** Material to process follows **

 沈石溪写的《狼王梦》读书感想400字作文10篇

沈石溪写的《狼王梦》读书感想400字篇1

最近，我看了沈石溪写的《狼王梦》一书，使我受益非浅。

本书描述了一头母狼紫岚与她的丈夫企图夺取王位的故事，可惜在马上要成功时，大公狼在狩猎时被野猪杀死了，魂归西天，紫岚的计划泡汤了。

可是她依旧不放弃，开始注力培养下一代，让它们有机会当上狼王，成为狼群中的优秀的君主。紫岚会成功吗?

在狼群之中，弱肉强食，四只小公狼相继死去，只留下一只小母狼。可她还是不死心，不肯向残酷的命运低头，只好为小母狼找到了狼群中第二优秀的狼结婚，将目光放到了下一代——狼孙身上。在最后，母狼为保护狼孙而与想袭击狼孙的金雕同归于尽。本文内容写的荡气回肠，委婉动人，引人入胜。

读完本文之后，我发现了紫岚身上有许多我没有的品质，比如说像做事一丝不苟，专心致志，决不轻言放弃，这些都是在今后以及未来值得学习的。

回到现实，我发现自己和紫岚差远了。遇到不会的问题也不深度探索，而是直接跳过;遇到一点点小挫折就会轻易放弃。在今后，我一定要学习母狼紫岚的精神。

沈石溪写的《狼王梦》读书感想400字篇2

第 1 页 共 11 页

** End of Material to process **

Your goal »
What is needed is an exact copy of every entry.

Completed task »
 沈石溪写的《狼王梦》读书感想400字作文10篇

沈石溪写的《狼王梦》读书感想400字篇1

最近，我看了沈石溪写的《狼王梦》一书，使我受益非浅。

本书描述了一头母狼紫岚与她的丈夫企图夺取王位的故事，可惜在马上要成功时，大公狼在狩猎时被野猪杀死了，魂归西天，紫岚的计划泡汤了。

可是她依旧不放弃，开始注力培养下一代，让它们有机会当上狼王，成为狼群中的优秀的君主。紫岚会成功吗?

在狼群之中，弱肉强食，四只小公狼相继死去，只留下一只小母狼。可她还是不死心，不肯向残酷的命运低头，只好为小母狼找到了狼群中第二优秀的狼结婚，将目光放到了下一代——狼孙身上。在最后，母狼为保护狼孙而与想袭击狼孙的金雕同归于尽。本文内容写的荡气回肠，委婉动人，引人入胜。

读完本文之后，我发现了紫岚身上有许多我没有的品质，比如说像做事一丝不苟，专心致志，决不轻言放弃，这些都是在今后以及未来值得学习的。

回到现实，我发现自己和紫岚差远了。遇到不会的问题也不深度探索，而是直接跳过;遇到一点点小挫折就会轻易放弃。在今后，我一定要学习母狼紫岚的精神。

沈石溪写的《狼王梦》读书感想400字篇2

第 1 页 共 11 页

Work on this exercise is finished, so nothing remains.